5
votes

I'm implementing FFT pitch detection on the iPhone using Apple's Accelerate framework as discussed many times here before.

I understand phase offsets, bin frequencies, and have researched several open-source tuners that use FFT techniques (simple pitch detection, autocorrelation, cepstrum, and the like) to detect pitch. Here's my problem:

My FFT results are consistently off by 5-10 Hz (+/-), even when the bins are only 1-2 hertz apart. I've tried different algorithms, and even a simple FFT sampled at high resolution shows the magnitude spikes in seemingly the wrong places. It's not a consistent offset; some are too high, some too low.

For instance, a 440Hz tone comes across as 445.2 Hz; a 220Hz as 214Hz; an 880Hz as 874Hz; 1174Hz as 1183Hz using a tone generator.

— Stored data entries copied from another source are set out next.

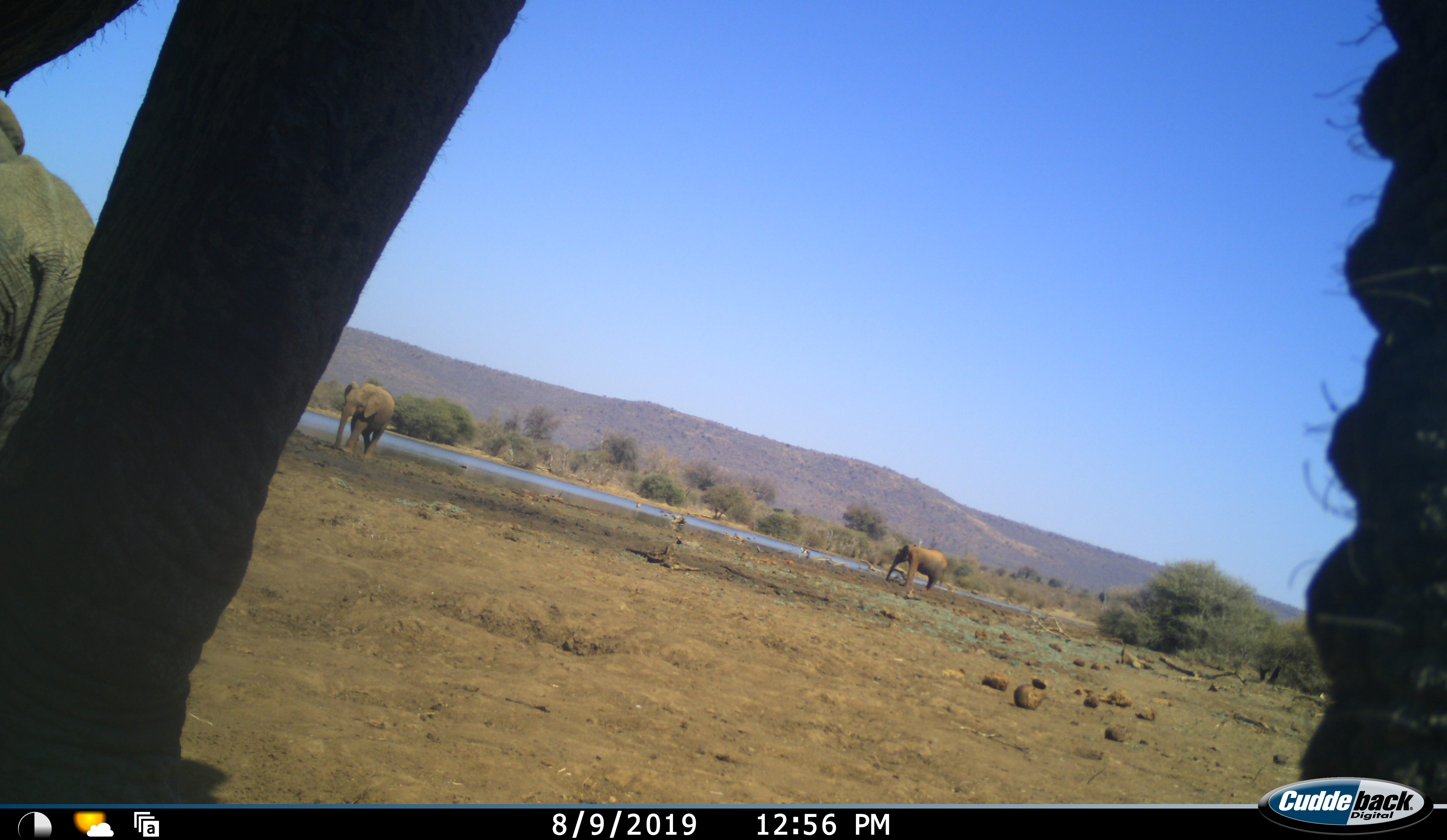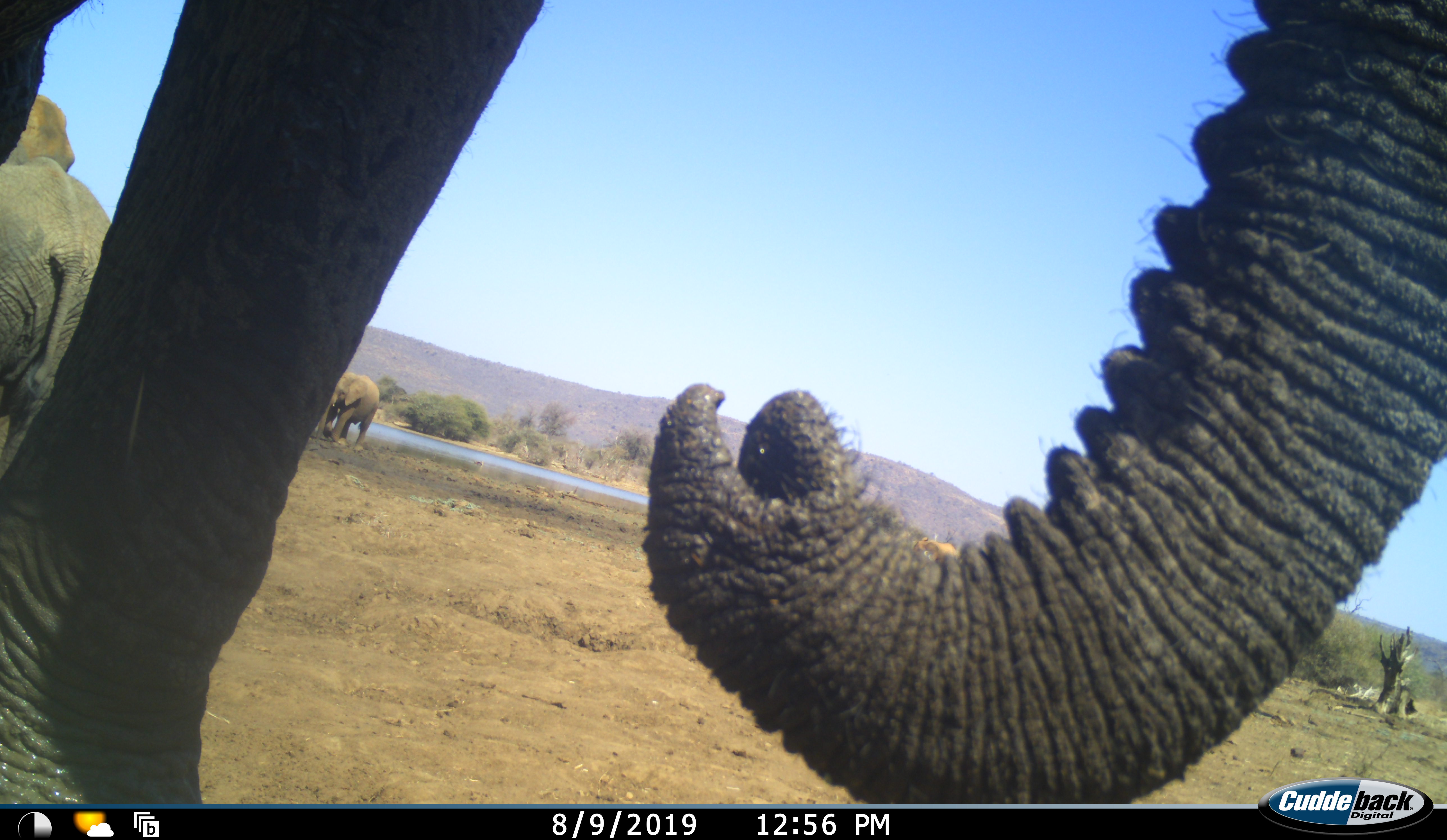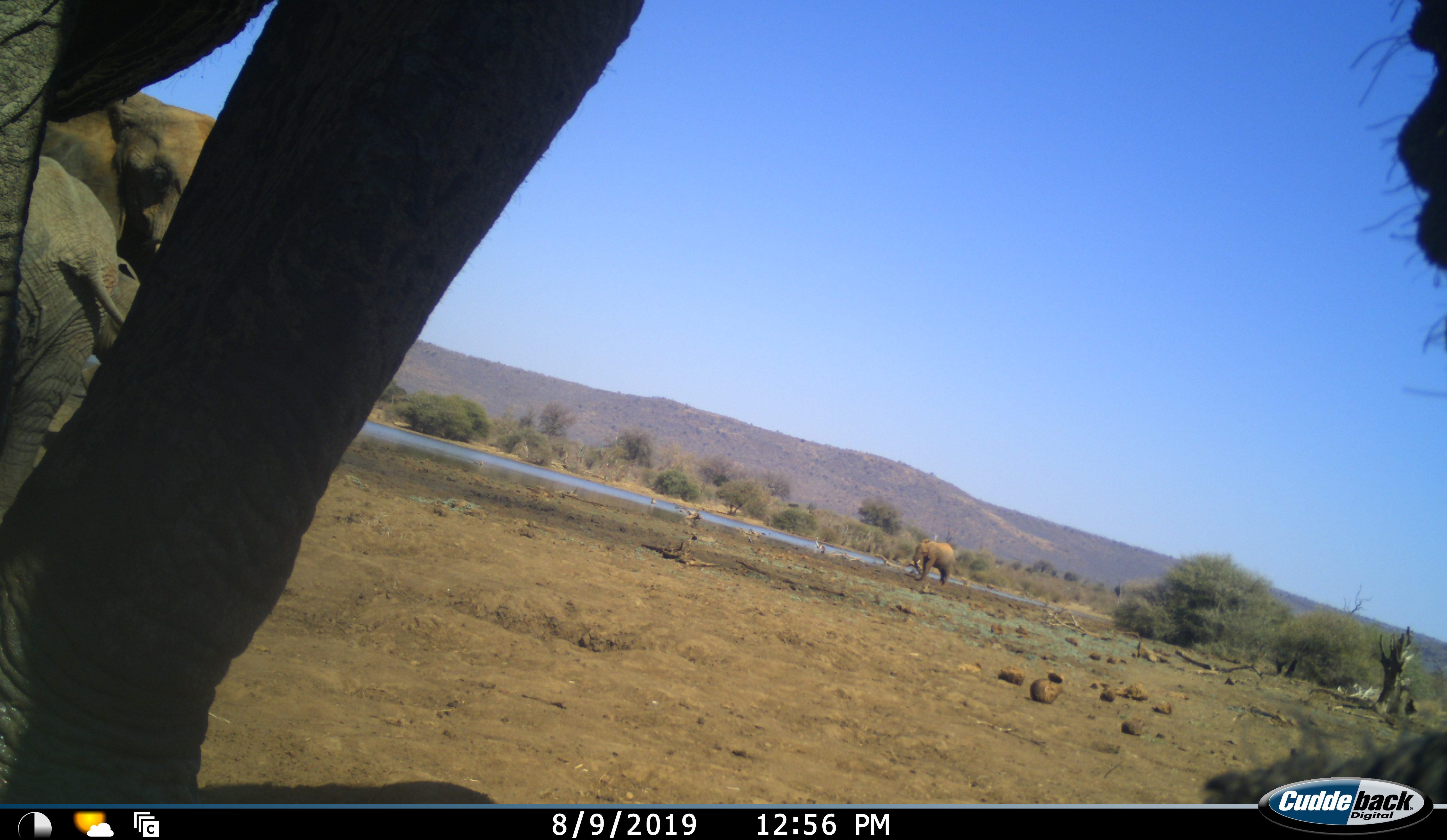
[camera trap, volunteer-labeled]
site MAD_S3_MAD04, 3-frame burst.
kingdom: Animalia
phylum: Chordata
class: Mammalia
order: Proboscidea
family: Elephantidae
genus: Loxodonta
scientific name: Loxodonta africana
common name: african bush elephant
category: elephant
Elephant (african bush elephant) (Loxodonta africana), count 5. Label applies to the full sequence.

A similar open-source tuner for Mac using almost exactly the same algorithms has no problem detecting the pitch perfectly. (These differences are different when on the device than the simulator, but they are still off.)

I don't think the problem is bin resolution, because there are often a few bins between the actual tone and the detected magnitude spike. It's as though the input is just hearing the wrong pitch.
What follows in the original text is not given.